WHAT TO WORK ON.
A. Answer these questions from the hydrogen ground-state page:
(i) What numerical value in eV should the ground state energy come to?
(ii) What value does the page give for the Coulomb constant?
(iii) What is the heading of step 02?
B. Print the portion of the hydrogen ground-state page starting at "By directly substituting" and ending at "is -13.6 eV.".

PAGE EXCERPT.
********************

By directly substituting the values of the fundamental constants, show that the ground state energy for hydrogen in the Bohr model $E_{1}=-m_{\mathrm{e}} k^{2} e^{4} /\left(2 \hbar^{2}\right)$ has the numerical value -13.6 eV.

Short Answer

Expert verified
Answer: The ground state energy for hydrogen in the Bohr model is -13.6 eV.

Step by step solution

01

Write down the values of the fundamental constants

Following are the given constants: - Mass of an electron: \(m_{\mathrm{e}} = 9.109 \times 10^{-31} \, \mathrm{kg}\) - Coulomb constant: \(k = 8.987 \times 10^{9} \, \mathrm{N\cdot m^{2} \cdot C^{-2}}\) - Elementary charge: \(e = 1.602 \times 10^{-19} \, \mathrm{C}\) - Reduced Planck constant: \(\hbar = 1.055 \times 10^{-34} \, \mathrm{J\cdot s}\)
02

Substitute the values into the ground state energy formula

Plug in the values of the fundamental constants into the formula: \(E_{1}=-m_{\mathrm{e}} k^{2} e^{4} /\left(2 \hbar^{2}\right) = -9.109 \times 10^{-31} \left(8.987\times 10^{9}\right)^2 \times \left(1.602 \times 10^{-19}\right)^4 / \left(2 \times \left(1.055 \times 10^{-34}\right)^2\right)\).

********************

Stored data
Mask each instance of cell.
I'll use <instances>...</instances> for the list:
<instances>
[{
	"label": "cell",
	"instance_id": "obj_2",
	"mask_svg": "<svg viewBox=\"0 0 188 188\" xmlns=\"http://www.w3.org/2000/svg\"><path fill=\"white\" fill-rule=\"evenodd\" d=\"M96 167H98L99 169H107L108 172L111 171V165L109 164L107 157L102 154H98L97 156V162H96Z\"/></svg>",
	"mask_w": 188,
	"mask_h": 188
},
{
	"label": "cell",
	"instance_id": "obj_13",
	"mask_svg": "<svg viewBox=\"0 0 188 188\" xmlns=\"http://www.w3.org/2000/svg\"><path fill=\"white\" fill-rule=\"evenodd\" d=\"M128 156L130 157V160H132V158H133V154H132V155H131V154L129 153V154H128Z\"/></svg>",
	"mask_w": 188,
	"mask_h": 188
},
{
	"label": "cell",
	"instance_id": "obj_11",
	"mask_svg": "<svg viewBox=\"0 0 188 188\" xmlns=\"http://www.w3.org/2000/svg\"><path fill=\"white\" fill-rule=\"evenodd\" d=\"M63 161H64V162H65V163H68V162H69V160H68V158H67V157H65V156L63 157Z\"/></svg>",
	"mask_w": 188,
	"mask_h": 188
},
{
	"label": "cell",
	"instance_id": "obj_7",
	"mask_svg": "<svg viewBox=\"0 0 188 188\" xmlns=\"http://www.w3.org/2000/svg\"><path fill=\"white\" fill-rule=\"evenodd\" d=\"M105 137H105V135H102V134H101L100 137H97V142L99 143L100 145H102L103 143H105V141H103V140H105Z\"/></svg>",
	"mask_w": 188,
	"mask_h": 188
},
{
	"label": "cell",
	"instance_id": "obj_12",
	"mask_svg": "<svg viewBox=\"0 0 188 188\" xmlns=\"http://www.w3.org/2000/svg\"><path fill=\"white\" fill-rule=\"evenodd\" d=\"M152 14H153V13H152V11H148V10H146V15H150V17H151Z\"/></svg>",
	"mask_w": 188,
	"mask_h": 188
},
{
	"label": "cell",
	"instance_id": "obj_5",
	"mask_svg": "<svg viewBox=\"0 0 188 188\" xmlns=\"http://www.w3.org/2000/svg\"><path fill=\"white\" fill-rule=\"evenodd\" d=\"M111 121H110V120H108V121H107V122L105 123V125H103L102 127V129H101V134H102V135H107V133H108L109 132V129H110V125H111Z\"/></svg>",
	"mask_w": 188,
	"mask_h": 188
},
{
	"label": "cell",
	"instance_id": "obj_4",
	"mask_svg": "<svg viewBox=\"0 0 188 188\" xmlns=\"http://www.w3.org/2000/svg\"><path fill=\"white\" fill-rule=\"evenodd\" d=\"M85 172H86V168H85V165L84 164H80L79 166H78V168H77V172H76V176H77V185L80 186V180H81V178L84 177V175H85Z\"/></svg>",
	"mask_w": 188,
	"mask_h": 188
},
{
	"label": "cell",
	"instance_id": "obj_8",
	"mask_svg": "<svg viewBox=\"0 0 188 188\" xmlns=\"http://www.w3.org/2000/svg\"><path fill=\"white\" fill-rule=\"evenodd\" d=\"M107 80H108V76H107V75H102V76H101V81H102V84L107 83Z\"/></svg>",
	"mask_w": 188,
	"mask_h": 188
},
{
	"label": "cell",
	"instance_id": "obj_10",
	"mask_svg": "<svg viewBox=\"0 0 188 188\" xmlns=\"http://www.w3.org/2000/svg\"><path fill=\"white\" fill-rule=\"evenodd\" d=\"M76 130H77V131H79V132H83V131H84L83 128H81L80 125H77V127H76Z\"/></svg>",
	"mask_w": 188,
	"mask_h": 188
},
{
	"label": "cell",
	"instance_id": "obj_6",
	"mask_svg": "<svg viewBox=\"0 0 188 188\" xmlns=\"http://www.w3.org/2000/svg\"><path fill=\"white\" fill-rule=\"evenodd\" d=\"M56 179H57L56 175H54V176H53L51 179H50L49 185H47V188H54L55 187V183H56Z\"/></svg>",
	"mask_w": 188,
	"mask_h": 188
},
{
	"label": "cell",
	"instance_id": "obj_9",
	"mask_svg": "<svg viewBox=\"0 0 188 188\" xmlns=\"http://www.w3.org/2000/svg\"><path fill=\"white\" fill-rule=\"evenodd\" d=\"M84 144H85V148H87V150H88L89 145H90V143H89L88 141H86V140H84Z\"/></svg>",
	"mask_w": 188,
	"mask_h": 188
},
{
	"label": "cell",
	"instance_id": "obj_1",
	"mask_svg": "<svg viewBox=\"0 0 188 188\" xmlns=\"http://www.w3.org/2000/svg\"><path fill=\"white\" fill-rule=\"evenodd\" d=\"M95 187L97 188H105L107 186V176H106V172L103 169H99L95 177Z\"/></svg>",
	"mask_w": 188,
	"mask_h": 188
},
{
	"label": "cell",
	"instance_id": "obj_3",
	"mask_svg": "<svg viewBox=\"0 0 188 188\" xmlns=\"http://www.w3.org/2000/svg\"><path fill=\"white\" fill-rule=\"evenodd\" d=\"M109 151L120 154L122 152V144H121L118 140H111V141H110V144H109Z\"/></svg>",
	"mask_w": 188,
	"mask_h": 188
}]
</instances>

********************

SOLUTIONS TO THE TASKS.
A.
(i) -13.6 eV
(ii) 8.987 × 10^9 N·m²·C⁻²
(iii) Substitute the values into the ground state energy formula

B.
By directly substituting the values of the fundamental constants, show that the ground state energy for hydrogen in the Bohr model $E_{1}=-m_{\mathrm{e}} k^{2} e^{4} /\left(2 \hbar^{2}\right)$ has the numerical value -13.6 eV.

Short Answer

Expert verified
Answer: The ground state energy for hydrogen in the Bohr model is -13.6 eV.